▶ _Document segment_

★ ★ ★ ★ ★ ★ ★

Speckle-pattern interferometry, be it holographic or photographic, has until now been limited to the study of static deformations, or at most, periodic deformations which occur when an object is under steady-state vibration. In the latter case, temporal modulation of the amplitude and/or phase of the illuminating lightwave (Aleksoff, 1971; and Ahmadshahi, 1988) has made full-field quantitative measurements of displacement and strain of vibrating bodies possible. However, in view of many technical problems, it has been stated as recently as 1989 that "dynamic speckle-pattern interferometry is not possible" (see Jones and Wykes, 1989). Although there are in principle no inherent limitations preventing the use of such techniques to record transient deformation, a number of technical difficulties must be overcome before dynamic speckle interferometry becomes a viable technique. Among these, intensity, resolution, and perhaps most importantly, image registration, have accounted for the preclusion of speckle techniques in the study of transient deformations until now.

In this paper, we discuss the development of dynamic holographic-electronic speckle-pattern interferometry and its application to analyze the deformations of diffusely reflecting bodies under transient loads. The objective of this research is to show that holographic speckle interferometry is applicable to dynamic problems, and more importantly, to demonstrate how this technique can be realized. Other optical methods, such as photoelasticity (Dally, Riley, and Durelli, 1959; Dally, Durelli and Riley, 1960; Durelli and Riley, 1961) and moire (Riley and Durelli, 1962; Huntley and Field, 1989), have been employed with considerable success for dynamic stress and displacement analysis. However, they have many limitations. Michelson interferometry and some shearing interferometers (Krishnaswamy, Tippur, and Rosakis, 1992) require that the material be either transparent or, when it is opaque, be highly polishable. Photoelastic studies can only be performed on transparent, birefringent materials. It is further limited because auxiliary information is needed for the separation of the principal stresses. Moiré methods utilize gratings that need to be ruled, etched, or embedded onto the specimen and thus do not qualify as nondestructive testing techniques. Even in those circumstances where gratings with minimal surface intrusion are used, elevated temperature may compromise the integrity of the grating.

★ ★ ★ ★ ★ ★ ★

▶ _Data section_
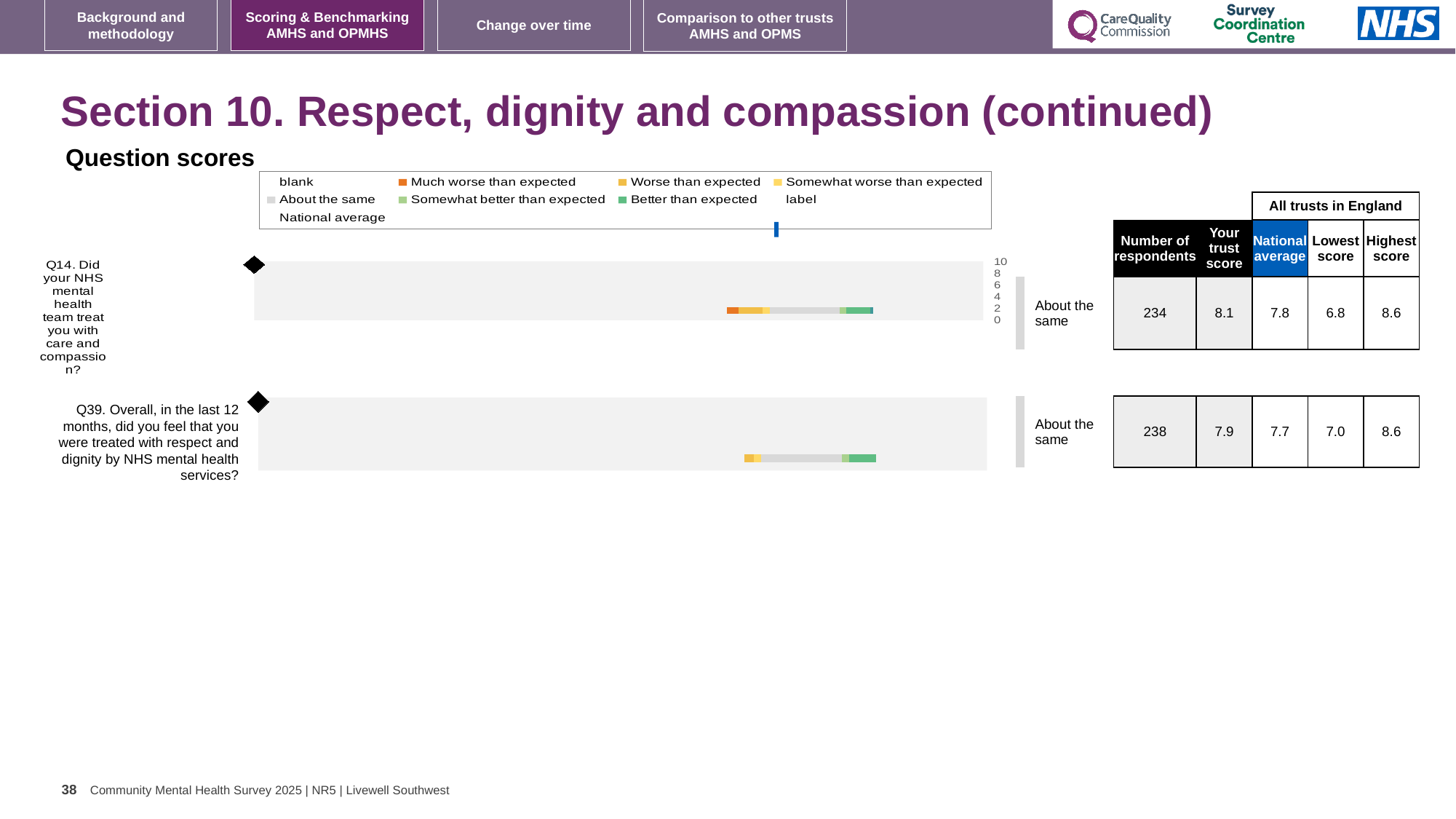
How many questions are plotted in the chart? 2 What is the trust score for Q14 (Did your NHS mental health team treat you with care and compassion?)? 8.1 What is the national average score for Q39 (treated with respect and dignity by NHS mental health services)? 7.7 Which question has the higher trust score, Q14 or Q39? Q14 What is the lowest score among all trusts in England for Q14? 6.8 How many respondents answered Q39? 238 Which legend entry is shown in orange? Much worse than expected What is the difference between the trust score and the national average for Q14? 0.3 What is the highest score among all trusts in England for Q39? 8.6 What is the difference between the highest and lowest scores for Q39? 1.6 What benchmark category is shown for Q14? About the same What kind of chart is used to show the question scores? Bar chart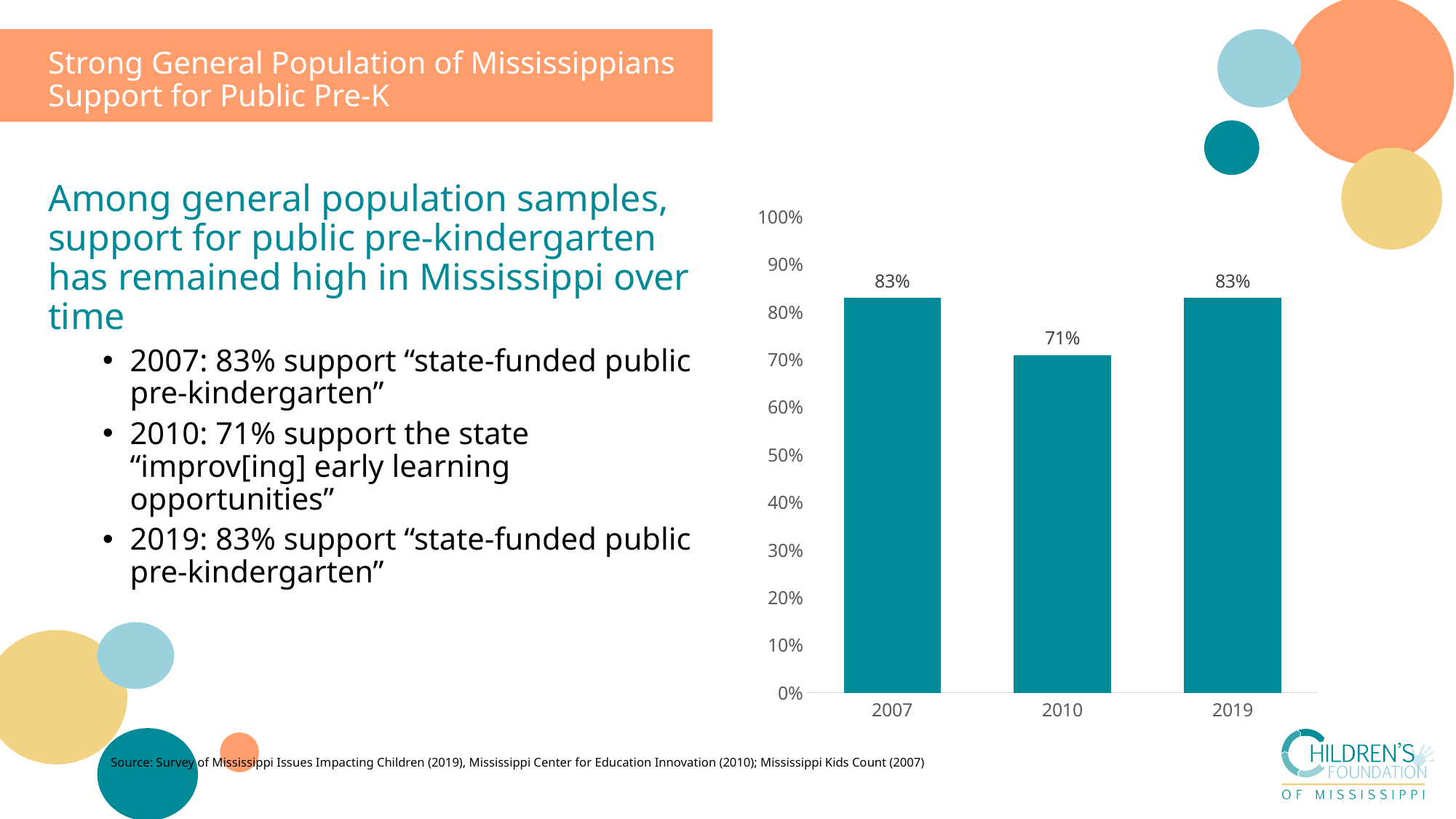
What is the difference between the values for 2019 and 2010? 12% Which is larger, the value for 2010 or the value for 2019? 2019 How many years are shown on the x axis of the chart? 3 What is the difference between the values for 2007 and 2010? 12% What kind of chart is shown on the slide? Bar chart What is the value shown for 2010? 71% Is the value for 2010 greater or less than 80%? less Is the value for 2007 greater or less than 80%? greater What is the value shown for 2019? 83% What is the highest value labelled on the y axis of the chart? 100% Which year has the lowest value in the chart? 2010 What is the value shown for 2007? 83%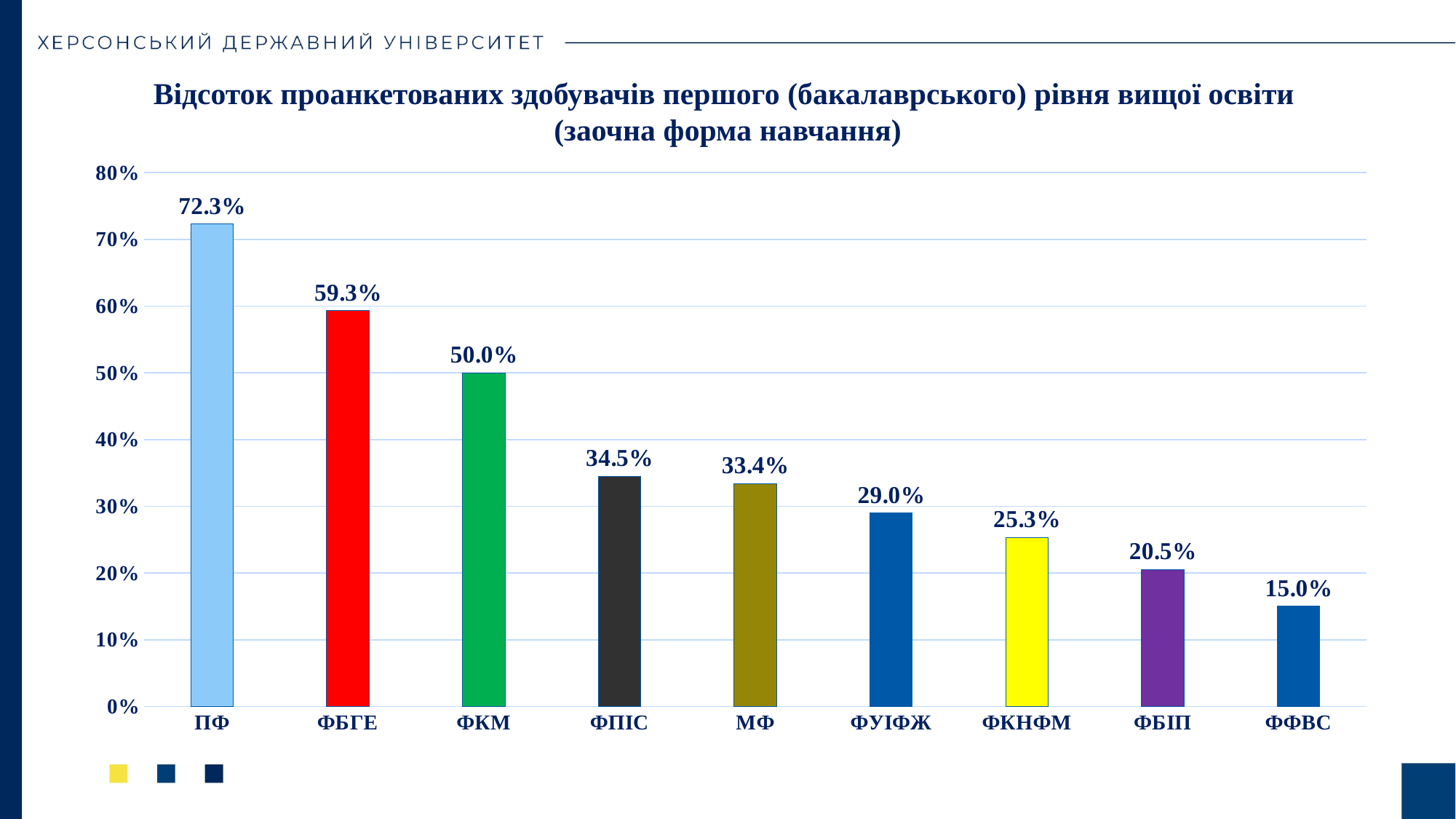
What colour is the bar for ФБГЕ? red Which is larger, the value for ФУІФЖ or the value for ФБІП? ФУІФЖ What is the difference between the values for ФБГЕ and ФКМ? 9.3% Do the values rise or fall from left to right along the x axis? fall What is the value for МФ? 33.4% Which category has the lowest value? ФФВС What is the value for ФКНФМ? 25.3% What kind of chart is shown on the slide? bar chart Is the value for ФПІС greater or less than 30%? greater How many categories are shown on the x axis? 9 What is the value for ПФ? 72.3% Which category has the highest value? ПФ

★ ★ ★ ★ ★ ★ ★

▶ _Exercise prompt_
Write the next part of the passage on dynamic holographic speckle-pattern interferometry, beginning right after its last sentence. The material placed after the speckle interferometry passage was taken from another source.

▶ _Expected answer_
The technique described in this paper is complementary to the existing optical techniques in that it makes possible fullfield, nondestructive, time-sequence measurements of components of the surface displacements of deforming bodies which are opaque and whose surfaces may not be polishable or which may degrade with temperature. The proposed method of dynamic holographic-electronic speckle-pattern interferometry can therefore be a valuable tool in the analysis of structural and/or material behavior over a relatively wide range of deformation rates and temperatures.

In the following sections, the principles of holographic speckle interferometry and the requirements of speckle correlation are first briefly outlined to lay the basis for the subsequent description of the proposed technique.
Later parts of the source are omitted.